David thinks they’re selling our belongings out of the back of the truck. I’m noodling on how I’m gonna get Jenn and Polly to do what I want. Trying to get David to stay calm.

Five and half hours later, as the movers arrived with our stuff in the pitch dark, the power went out.

Oh, did I mention the 45 mile an hour wind gusts?

When the lights flickered back on soon after, the entire neighborhood’s bundle of communication cables lies over our driveway and across the moving truck. The already tearful driver completely freaks out. Jenn and Polly gotta wait. PG&E is “aware of the problem.”

So, it’s the end because it all works out. The GPS-inept driver doesn’t get a tip, but he gets a hug, our stuff is safe and sound, and I live in the most amazing place in the entire Bay area. We’ve bonded with the neighbors over the Comcast cable re-wiring week long debacle. David loves having a commute again, and the drive “over the hill” to Palo Alto is one of the most beautiful on this earth. The weather ranges from sunny to foggy to rainy to windy and back again. The ocean and El Nino produced “big waves” and Mavericks surfing dudes converged about a mile from us.

Every day here has the potential for intensity. Eyes wide open.

So, I have both: an intense emotional and intellectual immersion in writing a novel, and a physical and spiritual intensity in my real world.  Yep, I choose this!

California Writing…Surfing to Nirvana, Baby!

It’s official, my car is a Californian!  Am I?

I haven’t wanted to jinx it by actually putting it out into the ether, but another ticked box this week on the road to buying that house near the seals in Moss Beach, wahoo!  We’re scheduled (crossed fingers) to close escrow at the end of January, with a move-in date a few weeks later.  The location—ocean waves, eclectic neighborhood, great walking and near enough to civilization but far enough from distraction—is amazing.  The house’ll need some updating. 

Yup, another renovation for Gail and David!  So, last weekend we toured kitchen and bath showrooms and that old excitement lit me up…just 18 months after we finished the Boca condo reno, here we are facing another.  That one went so unbelievably smoothly I know I’m fooling myself (aren’t I?  This is California coast, they do regulations really, really thoroughly here.  Really, really.)

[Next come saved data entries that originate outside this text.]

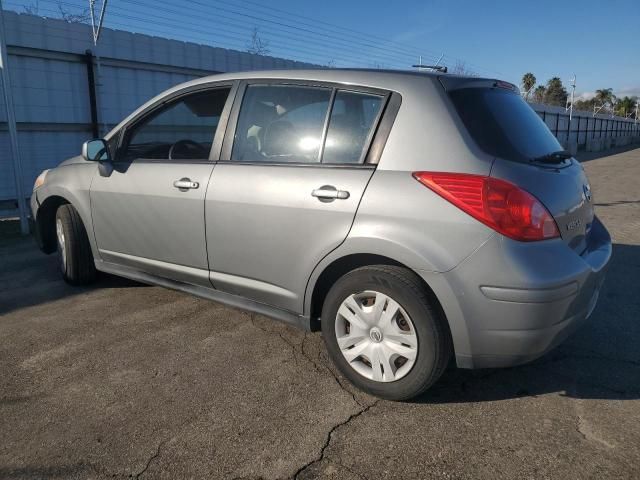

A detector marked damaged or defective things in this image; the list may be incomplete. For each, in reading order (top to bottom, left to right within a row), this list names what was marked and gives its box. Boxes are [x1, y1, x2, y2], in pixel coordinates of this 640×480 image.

cracked pavement [1, 147, 640, 480]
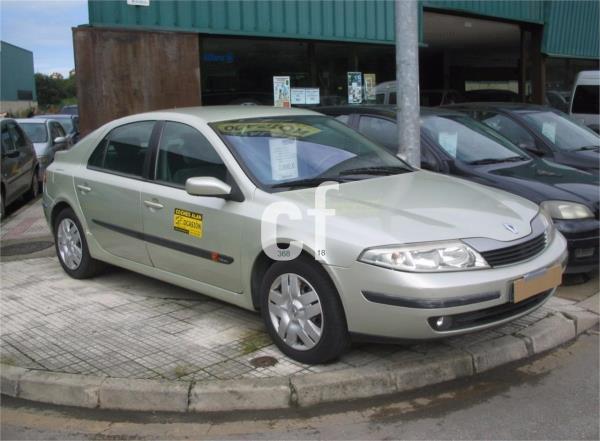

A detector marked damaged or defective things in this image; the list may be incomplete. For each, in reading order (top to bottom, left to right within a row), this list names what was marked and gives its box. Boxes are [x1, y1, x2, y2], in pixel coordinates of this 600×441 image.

rusty metal panel [73, 26, 200, 134]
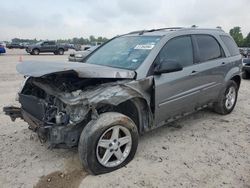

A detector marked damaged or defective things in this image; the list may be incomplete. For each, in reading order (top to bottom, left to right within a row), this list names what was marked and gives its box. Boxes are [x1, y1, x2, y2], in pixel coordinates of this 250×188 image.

crumpled front hood [16, 61, 136, 78]
damaged gray suv [3, 27, 242, 175]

So, to some extent I’m floating a foot above the earth, waiting it out in the “sabbatical” apartment (so-called to elevate the experience), waiting to put both feet on terra firma.  The cliff dive ain’t over yet.

The real cliff dive—the “I’m a writer” transformation—well, yes, that’s a soul-clenching, joy filled ride that is my tether, my life-line, my wholly certain, shout-it-to-the winds (no jinxing) Hallelujah!